So you have multiple copies of the files.

When I do a major activity.  I will take additional backups.
Example, after I upload my nephews wedding pix, I took a backup.  
Then for editing, I took two backups.
- A backup in the middle of editing.  It took me enough editing time at that point that I did not want to have to do it again.  
- Then a second backup after I finished editing.
So in total, I took 3 backups, for that project.
This project backup reduced my exposure, rather than waiting for my quarterly backup schedule.

Cloud storage or cloud backup are additional options.

My personal issue with using the cloud for working storage is the upload data transfer rate.  
My upload speed is 6Mb/sec, which is NOT very fast when you have a LOT of file to upload.  
Note this is MegaBITS, not MegaBYTES.  There are 8 bits per byte.  
So, a 20 MegaBYTE file would be 160 MegaBITS, and take about 27 seconds to upload, at 6Mb/sec.
27 seconds x 300 files = 8,100 sec = 135 min = 2hrs 15min.​So before you can do any editing, you have to do this 2 hour upload.
500 files would take 3 hrs 45 min.​I've run my uploads overnight, because it takes a couple to several hours to upload all the pix that I may shoot at a sports event.  
Next, once the file is in the cloud, if I were editing that file then saving the file, the save would take about 27 seconds to run.  Not long, but think about it, you have to wait about 30 seconds every time you do a file save when editing photos, compared to the couple seconds it takes you on a local drive.  This wait time adds up when working on a lot of files.
It is for this reason that I prefer to work with local files, either on my PC or on a networked drive.

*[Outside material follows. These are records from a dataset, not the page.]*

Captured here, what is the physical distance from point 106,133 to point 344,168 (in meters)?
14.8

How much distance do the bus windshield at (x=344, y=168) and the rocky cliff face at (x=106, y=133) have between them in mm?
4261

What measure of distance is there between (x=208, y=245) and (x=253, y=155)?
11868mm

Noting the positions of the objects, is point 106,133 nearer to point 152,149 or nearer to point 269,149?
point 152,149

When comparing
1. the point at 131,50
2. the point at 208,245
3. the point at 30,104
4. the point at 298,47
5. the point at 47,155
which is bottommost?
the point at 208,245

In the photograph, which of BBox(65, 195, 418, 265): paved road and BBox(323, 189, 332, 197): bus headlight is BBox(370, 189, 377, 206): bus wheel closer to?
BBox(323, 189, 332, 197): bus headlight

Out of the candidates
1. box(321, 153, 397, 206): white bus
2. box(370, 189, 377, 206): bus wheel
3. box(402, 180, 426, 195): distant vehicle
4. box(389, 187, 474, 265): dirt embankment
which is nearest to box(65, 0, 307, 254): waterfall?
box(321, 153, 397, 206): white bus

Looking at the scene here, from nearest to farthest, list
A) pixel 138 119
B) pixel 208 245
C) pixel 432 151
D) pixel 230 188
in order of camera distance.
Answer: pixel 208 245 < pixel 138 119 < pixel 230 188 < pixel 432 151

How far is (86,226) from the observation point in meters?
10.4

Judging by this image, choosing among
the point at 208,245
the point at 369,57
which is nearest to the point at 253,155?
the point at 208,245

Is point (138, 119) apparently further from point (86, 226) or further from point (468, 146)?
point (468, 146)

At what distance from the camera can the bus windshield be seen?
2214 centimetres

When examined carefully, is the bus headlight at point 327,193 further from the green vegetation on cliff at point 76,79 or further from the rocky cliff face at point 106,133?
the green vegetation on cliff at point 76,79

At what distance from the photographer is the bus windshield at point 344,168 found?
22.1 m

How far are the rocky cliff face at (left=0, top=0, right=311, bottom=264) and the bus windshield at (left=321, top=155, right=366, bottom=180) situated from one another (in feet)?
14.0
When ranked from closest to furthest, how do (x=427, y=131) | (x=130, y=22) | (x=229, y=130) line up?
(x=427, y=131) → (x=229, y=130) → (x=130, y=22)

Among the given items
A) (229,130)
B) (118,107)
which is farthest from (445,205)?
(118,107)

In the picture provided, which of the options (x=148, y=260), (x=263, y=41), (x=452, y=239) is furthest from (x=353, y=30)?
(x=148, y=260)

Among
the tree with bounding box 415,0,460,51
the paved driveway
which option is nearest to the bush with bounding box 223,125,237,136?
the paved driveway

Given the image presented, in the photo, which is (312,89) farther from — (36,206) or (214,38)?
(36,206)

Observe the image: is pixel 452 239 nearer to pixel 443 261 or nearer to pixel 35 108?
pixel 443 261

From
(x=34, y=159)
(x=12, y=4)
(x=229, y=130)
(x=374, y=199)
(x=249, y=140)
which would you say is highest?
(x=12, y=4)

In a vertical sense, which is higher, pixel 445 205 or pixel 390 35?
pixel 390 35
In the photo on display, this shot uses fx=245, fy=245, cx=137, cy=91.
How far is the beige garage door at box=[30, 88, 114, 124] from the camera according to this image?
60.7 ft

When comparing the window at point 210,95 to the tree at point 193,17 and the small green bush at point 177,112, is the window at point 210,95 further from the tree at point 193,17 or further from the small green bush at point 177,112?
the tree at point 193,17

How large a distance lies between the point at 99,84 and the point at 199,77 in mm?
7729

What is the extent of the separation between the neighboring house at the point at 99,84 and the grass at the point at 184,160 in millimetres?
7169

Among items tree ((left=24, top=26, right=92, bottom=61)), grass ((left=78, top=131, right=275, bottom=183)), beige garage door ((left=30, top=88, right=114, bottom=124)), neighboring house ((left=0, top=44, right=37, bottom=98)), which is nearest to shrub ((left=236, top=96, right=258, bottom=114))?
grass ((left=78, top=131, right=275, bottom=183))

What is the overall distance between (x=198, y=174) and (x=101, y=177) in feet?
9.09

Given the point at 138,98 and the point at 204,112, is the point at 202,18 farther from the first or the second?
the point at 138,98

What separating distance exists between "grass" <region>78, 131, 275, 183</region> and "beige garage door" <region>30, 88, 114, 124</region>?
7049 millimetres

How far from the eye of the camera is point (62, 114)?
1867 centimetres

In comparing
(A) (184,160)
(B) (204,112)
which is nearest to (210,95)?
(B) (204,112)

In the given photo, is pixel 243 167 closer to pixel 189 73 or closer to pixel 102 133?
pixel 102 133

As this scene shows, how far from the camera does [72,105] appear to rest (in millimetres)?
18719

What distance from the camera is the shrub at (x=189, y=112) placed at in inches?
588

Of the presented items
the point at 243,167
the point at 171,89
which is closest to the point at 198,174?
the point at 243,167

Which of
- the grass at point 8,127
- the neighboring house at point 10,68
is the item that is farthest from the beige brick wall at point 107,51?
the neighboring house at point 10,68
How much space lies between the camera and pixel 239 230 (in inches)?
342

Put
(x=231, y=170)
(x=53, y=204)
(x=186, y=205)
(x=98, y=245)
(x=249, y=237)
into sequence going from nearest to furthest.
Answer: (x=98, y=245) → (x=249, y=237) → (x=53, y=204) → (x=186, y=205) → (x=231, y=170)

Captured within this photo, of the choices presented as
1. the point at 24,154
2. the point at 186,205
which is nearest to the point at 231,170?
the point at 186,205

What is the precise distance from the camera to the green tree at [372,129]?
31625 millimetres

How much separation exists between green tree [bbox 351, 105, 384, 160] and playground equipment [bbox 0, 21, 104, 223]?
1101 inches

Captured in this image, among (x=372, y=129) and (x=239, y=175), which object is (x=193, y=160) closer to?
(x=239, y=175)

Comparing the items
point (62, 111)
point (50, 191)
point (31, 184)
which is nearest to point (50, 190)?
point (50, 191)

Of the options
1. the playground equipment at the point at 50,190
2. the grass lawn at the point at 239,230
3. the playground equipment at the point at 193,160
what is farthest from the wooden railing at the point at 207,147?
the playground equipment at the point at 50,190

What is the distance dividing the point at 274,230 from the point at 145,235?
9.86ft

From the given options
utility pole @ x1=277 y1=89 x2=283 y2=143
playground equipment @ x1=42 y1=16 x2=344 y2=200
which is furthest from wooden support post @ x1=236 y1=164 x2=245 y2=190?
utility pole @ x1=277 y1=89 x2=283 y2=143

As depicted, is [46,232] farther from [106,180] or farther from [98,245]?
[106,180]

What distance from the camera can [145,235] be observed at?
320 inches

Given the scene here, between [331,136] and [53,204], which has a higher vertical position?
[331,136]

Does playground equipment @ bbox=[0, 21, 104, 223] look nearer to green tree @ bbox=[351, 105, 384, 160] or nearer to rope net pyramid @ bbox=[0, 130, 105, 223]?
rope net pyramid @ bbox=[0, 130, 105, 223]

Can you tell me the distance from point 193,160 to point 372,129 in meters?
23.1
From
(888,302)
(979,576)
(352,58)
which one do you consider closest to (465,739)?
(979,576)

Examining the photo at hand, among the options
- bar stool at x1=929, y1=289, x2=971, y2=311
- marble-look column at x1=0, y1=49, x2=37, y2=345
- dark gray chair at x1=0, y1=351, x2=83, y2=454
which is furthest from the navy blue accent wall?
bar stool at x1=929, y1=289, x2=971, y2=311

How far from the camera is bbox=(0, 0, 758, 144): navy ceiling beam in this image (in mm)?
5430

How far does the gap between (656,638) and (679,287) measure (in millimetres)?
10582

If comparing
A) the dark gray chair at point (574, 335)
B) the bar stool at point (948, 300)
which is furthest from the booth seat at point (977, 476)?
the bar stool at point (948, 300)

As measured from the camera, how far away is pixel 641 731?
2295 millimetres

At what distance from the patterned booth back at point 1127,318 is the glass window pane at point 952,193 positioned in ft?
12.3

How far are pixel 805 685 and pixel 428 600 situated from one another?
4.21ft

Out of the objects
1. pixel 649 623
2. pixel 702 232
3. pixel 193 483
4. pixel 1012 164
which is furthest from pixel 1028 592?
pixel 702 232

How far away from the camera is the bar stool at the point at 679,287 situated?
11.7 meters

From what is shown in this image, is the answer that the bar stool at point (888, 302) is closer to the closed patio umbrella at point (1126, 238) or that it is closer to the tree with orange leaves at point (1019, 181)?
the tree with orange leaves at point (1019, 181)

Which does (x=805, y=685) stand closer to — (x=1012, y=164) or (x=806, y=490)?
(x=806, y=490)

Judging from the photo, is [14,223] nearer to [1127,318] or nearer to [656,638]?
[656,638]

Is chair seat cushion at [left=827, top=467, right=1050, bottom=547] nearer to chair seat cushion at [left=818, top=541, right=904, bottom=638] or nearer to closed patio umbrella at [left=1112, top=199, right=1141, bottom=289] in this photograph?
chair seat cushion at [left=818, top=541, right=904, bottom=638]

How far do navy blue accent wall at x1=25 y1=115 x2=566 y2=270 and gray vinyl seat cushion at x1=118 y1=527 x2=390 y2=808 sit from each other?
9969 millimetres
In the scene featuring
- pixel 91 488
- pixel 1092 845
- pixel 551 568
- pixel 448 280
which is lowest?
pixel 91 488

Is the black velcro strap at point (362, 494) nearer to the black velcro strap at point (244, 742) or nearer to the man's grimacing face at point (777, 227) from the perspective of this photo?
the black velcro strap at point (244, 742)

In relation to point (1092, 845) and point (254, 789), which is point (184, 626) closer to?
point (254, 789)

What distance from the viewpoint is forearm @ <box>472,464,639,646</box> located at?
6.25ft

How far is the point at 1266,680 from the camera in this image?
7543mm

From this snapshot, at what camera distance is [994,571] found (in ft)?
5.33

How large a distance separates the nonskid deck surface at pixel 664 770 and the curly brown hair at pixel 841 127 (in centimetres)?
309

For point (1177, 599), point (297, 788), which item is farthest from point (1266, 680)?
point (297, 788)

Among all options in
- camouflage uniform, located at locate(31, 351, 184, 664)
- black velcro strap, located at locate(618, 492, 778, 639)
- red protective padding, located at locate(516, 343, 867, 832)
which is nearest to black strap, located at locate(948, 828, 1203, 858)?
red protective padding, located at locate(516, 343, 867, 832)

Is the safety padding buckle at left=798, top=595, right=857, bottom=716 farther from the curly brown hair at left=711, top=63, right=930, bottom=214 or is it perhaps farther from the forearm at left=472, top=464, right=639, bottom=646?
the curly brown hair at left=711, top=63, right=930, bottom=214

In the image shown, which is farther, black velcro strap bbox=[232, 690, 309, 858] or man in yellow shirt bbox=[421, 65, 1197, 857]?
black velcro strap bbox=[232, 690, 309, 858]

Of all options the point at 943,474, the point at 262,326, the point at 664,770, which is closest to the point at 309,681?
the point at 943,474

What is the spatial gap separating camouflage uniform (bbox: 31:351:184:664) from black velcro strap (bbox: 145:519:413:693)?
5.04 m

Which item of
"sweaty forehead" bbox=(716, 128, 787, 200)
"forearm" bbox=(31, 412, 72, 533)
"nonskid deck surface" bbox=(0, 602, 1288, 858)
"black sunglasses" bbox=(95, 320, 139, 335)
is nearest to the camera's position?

BTW, you can buy a faster upload speed from your ISP.  But, like many things, it comes down to how much $$$ are you willing to spend for that faster upload speed? 

Cloud for backup is more tolerable, as the backup would run overnight when you are not on the computer.  So you don't really care how long it takes to run.  As long as the backup completes by the time you need to use the computer in the morning.
Obviously the computer needs to be running overnight for the backup to the cloud to run.


----------



## ac12 (Mar 4, 2018)

Personally, I would go WIRED network connection from the laptop to the NAS.  This is presuming that you have GigaBit network connections.  100 base-T/100MegaBit connection should be OK for working on single files.
Going wireless, your data transfer speed is based on the specific WiFi gear you are using, how far you are from the WiFi router, and anybody else using the same WiFi channel.

The placement of the WiFi router in your house, and where your computer is, is critical.  Wall, floors, and other building stuff will attenuate/reduce the signal strength, and slow down the data transfer rate.  I have 2 routers in my house, upstairs and downstairs, for that reason.  There is so much signal loss that I cannot use the upstairs router when I am downstairs.


----------